▶ **Written exercise**
Carry on the forum thread below about upgrading the speakers in a 1995 Nissan 200sx, starting right after its last line.

▶ **Document text**
────────

# 1995 Nissan 200sx speakers upgrade



## earthbound741 (Mar 2, 2007)

Hey guys,
Just got myself a 1995 200sx. It's my first car =D. Anyway, i need new speakers... Fast! Thing is, im not good with auto speakers, so i come here for some help. Right now the car has factory speakers and a Alpine CDE-7856 headunit. I dont much car for a subwoofer, but i definatly want powerful car speakers. I only have about $150usd to work with. I know i need 6 3/4 inch speakers. What else do i need? Amp? Wires? Is it really that hard to install it myself, or should i just take it to pep boys or something.. I would appreciate any guides/tips/clues/hints ect you guys have. Thank you!


----------



## 92maximaguy (Mar 1, 2007)

────────

▶ **Supplied data**
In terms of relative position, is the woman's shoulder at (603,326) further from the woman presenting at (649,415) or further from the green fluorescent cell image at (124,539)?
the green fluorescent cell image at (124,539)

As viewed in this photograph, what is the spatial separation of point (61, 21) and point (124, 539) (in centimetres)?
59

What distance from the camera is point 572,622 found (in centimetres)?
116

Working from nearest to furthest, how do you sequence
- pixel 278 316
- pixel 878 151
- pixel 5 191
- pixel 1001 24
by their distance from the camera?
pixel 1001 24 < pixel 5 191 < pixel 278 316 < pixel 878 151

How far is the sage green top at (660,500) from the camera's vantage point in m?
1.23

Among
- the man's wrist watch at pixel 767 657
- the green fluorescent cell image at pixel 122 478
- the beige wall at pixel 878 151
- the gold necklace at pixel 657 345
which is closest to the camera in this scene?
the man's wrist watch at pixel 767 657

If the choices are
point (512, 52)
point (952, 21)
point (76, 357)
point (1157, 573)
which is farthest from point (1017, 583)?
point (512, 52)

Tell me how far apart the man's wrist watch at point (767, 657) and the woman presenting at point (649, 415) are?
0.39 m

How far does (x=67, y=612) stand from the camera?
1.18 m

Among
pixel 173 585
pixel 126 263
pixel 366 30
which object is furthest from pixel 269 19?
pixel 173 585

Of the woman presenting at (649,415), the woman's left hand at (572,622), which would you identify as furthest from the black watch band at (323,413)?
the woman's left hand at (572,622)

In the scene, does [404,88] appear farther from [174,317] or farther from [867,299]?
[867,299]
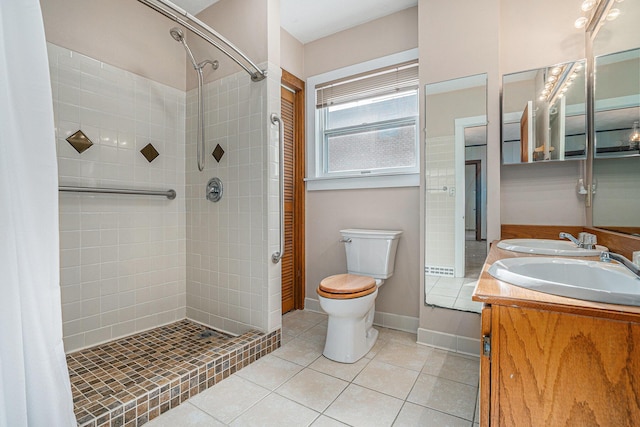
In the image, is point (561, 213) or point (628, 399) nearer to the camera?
point (628, 399)

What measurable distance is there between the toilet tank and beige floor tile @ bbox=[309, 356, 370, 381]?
63cm

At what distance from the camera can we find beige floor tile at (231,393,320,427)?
1317 millimetres

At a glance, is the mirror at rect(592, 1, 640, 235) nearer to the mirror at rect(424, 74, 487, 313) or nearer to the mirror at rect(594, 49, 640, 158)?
the mirror at rect(594, 49, 640, 158)

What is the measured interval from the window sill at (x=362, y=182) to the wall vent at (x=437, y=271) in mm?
606

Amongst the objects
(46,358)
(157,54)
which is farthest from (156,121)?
(46,358)

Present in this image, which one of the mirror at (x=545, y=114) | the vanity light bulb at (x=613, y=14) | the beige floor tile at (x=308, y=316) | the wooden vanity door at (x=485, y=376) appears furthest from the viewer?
the beige floor tile at (x=308, y=316)

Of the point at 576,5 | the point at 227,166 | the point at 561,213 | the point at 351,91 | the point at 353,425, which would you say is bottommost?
the point at 353,425

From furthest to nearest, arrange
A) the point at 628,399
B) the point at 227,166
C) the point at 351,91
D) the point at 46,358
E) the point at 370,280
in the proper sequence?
the point at 351,91 → the point at 227,166 → the point at 370,280 → the point at 46,358 → the point at 628,399

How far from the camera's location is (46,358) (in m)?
0.88

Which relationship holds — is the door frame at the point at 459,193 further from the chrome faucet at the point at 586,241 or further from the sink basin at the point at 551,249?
the chrome faucet at the point at 586,241

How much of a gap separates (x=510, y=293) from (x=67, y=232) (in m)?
2.24

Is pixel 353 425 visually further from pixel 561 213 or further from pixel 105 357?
pixel 561 213

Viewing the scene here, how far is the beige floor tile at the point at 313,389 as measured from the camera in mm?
1468

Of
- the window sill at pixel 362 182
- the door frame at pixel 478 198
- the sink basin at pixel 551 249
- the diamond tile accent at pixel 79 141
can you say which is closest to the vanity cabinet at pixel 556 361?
the sink basin at pixel 551 249
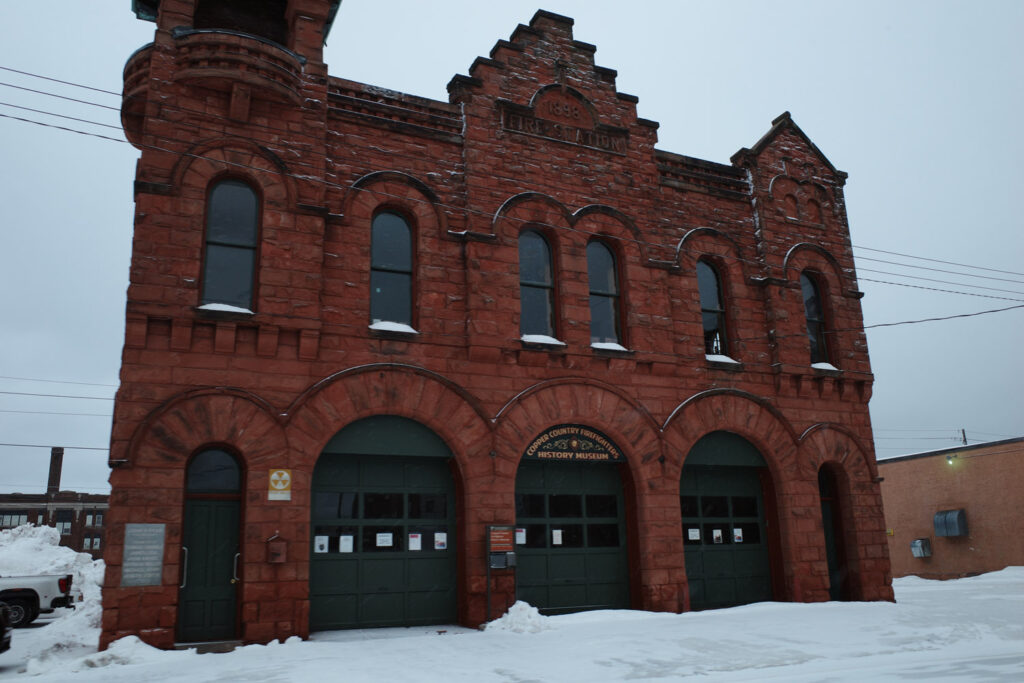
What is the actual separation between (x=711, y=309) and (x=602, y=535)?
5799 mm

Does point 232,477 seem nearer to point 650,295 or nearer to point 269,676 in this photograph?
point 269,676

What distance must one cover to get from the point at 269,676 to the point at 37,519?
7292 cm

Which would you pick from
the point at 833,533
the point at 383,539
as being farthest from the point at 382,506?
the point at 833,533

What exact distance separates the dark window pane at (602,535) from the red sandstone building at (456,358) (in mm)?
56

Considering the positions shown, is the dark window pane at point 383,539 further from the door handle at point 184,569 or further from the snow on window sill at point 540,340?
the snow on window sill at point 540,340

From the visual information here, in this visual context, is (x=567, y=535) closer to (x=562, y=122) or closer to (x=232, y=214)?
→ (x=232, y=214)

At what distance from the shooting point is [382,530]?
1330 cm

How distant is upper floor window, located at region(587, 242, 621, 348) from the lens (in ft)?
52.3

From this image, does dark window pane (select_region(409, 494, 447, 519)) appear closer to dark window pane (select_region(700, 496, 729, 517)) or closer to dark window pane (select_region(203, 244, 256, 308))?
dark window pane (select_region(203, 244, 256, 308))

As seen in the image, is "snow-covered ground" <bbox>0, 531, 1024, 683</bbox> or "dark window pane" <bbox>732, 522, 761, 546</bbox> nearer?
"snow-covered ground" <bbox>0, 531, 1024, 683</bbox>

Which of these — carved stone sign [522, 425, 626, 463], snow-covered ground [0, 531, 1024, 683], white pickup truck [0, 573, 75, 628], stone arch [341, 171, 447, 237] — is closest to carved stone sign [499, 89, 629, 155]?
stone arch [341, 171, 447, 237]

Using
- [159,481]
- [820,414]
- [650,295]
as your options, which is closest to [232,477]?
[159,481]

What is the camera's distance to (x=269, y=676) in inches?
358

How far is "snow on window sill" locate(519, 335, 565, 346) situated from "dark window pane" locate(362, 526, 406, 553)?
4144 millimetres
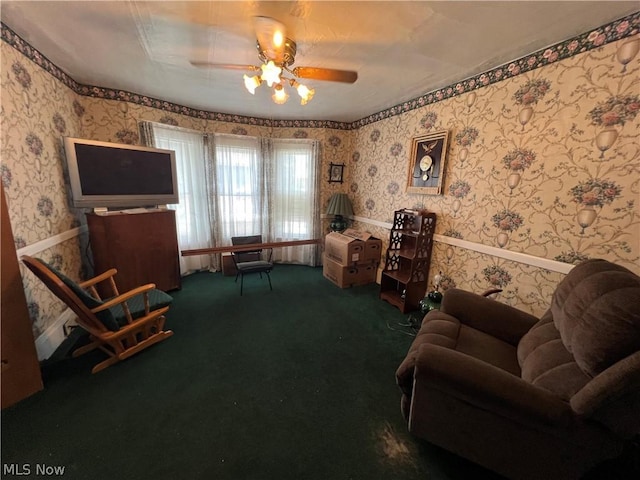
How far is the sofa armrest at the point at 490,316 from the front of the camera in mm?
1632

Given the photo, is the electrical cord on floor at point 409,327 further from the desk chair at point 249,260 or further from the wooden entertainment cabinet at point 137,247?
the wooden entertainment cabinet at point 137,247

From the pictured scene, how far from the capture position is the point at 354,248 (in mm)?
3293

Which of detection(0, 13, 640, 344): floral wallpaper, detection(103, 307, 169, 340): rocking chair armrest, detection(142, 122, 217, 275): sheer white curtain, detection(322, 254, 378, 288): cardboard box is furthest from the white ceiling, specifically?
detection(322, 254, 378, 288): cardboard box

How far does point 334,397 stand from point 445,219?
6.45 ft

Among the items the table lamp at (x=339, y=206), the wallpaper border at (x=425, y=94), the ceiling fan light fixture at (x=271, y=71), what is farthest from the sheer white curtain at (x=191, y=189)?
the ceiling fan light fixture at (x=271, y=71)

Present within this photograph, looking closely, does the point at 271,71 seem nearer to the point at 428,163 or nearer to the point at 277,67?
the point at 277,67

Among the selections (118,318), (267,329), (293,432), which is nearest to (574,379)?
(293,432)

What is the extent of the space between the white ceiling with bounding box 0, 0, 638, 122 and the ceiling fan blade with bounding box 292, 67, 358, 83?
23 centimetres

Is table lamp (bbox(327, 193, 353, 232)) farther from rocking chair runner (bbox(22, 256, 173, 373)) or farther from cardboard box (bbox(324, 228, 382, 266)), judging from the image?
rocking chair runner (bbox(22, 256, 173, 373))

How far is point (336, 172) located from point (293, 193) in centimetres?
77

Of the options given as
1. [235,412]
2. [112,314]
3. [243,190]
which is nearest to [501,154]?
[235,412]

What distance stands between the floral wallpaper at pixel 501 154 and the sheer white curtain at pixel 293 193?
59.0 inches

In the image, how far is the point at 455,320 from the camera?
1739 mm

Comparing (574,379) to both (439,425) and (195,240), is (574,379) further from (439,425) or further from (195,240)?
(195,240)
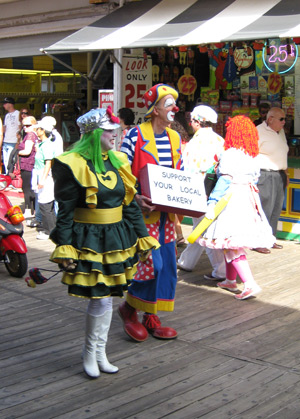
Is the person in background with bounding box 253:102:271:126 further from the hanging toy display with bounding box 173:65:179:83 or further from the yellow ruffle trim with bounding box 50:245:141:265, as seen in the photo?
the yellow ruffle trim with bounding box 50:245:141:265

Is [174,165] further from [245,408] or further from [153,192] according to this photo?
[245,408]

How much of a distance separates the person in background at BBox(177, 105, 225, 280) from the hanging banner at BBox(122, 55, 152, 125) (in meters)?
3.10

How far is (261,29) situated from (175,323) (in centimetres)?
351

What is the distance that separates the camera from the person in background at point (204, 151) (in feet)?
22.7

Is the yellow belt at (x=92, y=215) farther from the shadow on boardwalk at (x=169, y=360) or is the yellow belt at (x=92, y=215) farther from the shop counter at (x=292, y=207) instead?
the shop counter at (x=292, y=207)

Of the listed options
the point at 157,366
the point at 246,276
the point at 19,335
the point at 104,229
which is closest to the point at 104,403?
the point at 157,366

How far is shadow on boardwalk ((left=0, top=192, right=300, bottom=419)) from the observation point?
13.2 ft

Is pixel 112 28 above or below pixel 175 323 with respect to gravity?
above

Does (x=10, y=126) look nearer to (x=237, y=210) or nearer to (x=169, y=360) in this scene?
(x=237, y=210)

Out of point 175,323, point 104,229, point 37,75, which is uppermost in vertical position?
point 37,75

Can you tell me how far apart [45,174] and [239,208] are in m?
3.22

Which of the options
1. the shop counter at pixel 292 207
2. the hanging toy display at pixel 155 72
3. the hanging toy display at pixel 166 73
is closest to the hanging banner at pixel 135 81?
the hanging toy display at pixel 155 72

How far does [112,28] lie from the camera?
9367 mm

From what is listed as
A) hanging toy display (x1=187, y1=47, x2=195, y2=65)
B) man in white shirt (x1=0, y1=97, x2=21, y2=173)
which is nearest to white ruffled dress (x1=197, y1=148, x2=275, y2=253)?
hanging toy display (x1=187, y1=47, x2=195, y2=65)
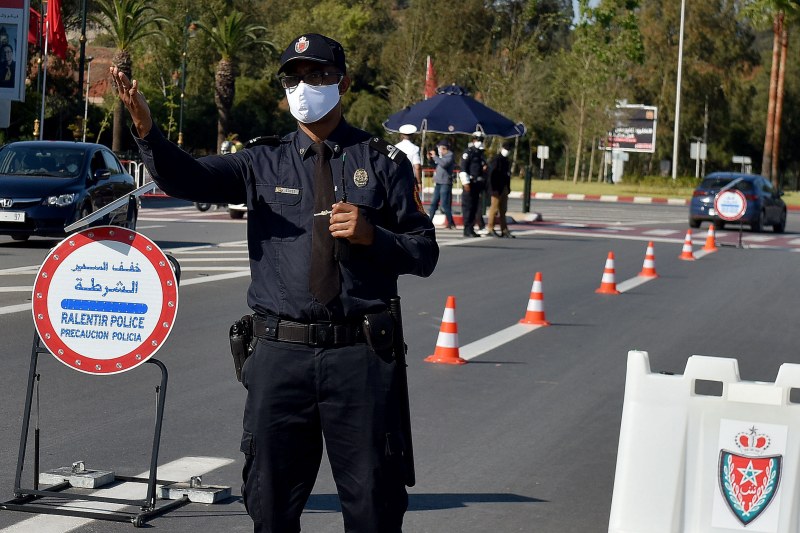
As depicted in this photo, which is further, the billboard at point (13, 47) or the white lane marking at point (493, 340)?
the billboard at point (13, 47)

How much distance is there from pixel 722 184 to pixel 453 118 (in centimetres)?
850

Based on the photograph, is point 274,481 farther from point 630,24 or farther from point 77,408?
point 630,24

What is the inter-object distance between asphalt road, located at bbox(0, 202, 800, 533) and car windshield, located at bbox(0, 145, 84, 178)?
108cm

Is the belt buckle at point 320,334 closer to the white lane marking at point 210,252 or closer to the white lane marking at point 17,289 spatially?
the white lane marking at point 17,289

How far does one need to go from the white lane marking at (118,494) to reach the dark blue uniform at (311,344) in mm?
1739

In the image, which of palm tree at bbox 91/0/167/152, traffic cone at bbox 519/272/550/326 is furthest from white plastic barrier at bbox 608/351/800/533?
palm tree at bbox 91/0/167/152

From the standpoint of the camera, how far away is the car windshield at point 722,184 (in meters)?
34.4

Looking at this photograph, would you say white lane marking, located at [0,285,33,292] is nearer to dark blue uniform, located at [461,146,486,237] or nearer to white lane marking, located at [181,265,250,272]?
white lane marking, located at [181,265,250,272]

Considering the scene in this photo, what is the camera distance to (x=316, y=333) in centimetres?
448

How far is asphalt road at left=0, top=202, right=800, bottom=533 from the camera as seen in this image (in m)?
6.84

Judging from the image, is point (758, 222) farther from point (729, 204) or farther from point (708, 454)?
point (708, 454)

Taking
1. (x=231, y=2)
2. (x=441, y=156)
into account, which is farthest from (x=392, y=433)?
(x=231, y=2)

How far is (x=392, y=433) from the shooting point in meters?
4.51

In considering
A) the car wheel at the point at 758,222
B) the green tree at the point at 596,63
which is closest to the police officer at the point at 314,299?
the car wheel at the point at 758,222
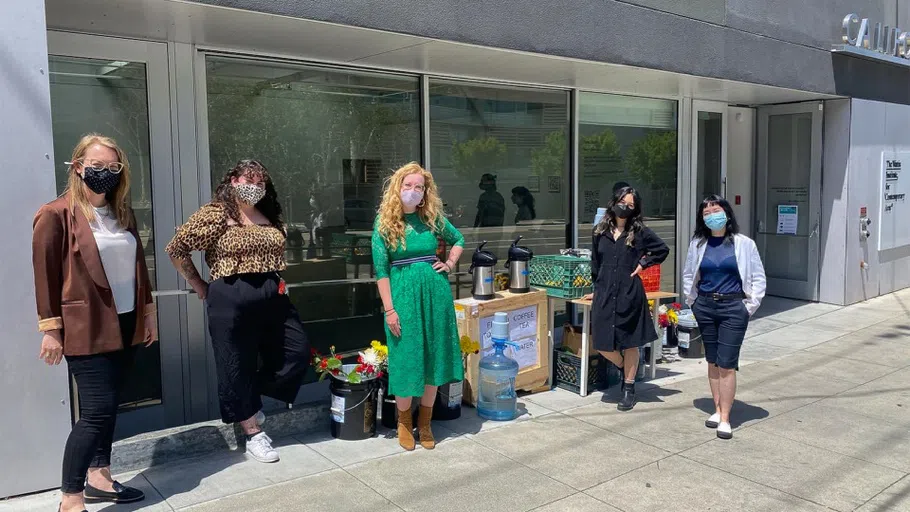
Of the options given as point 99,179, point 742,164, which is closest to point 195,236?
point 99,179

────────

▶ **Answer to this exercise**
I pesonally like polk audio speakers... but if you want good quality speakers i would go to this website:
Name Brand Car Audio and Video at an affordable price! Savings on Car CD Players, MP3 Players, Car Amplifiers, Car Subwoofers, Car Speakers, and Car Video at Sonic Electronix! Car Audio, CD Players, MP3 Players, Subwoofers, Speakers, Car Alarms and more at Sonic Electronix!

They have everything you need at a really cheap price.


----------



## earthbound741 (Mar 2, 2007)

92maximaguy said:


> I pesonally like polk audio speakers... but if you want good quality speakers i would go to this website:
> Name Brand Car Audio and Video at an affordable price! Savings on Car CD Players, MP3 Players, Car Amplifiers, Car Subwoofers, Car Speakers, and Car Video at Sonic Electronix! Car Audio, CD Players, MP3 Players, Subwoofers, Speakers, Car Alarms and more at Sonic Electronix!
> 
> They have everything you need at a really cheap price.


im looking for directions how to access the speakers and replace em.


----------



## 92maximaguy (Mar 1, 2007)

earthbound741 said:


> im looking for directions how to access the speakers and replace em.



Oh shit my bad.. I thought that you didnt know where to get them.. Me stupid.


----------



## bignick31985 (Feb 25, 2007)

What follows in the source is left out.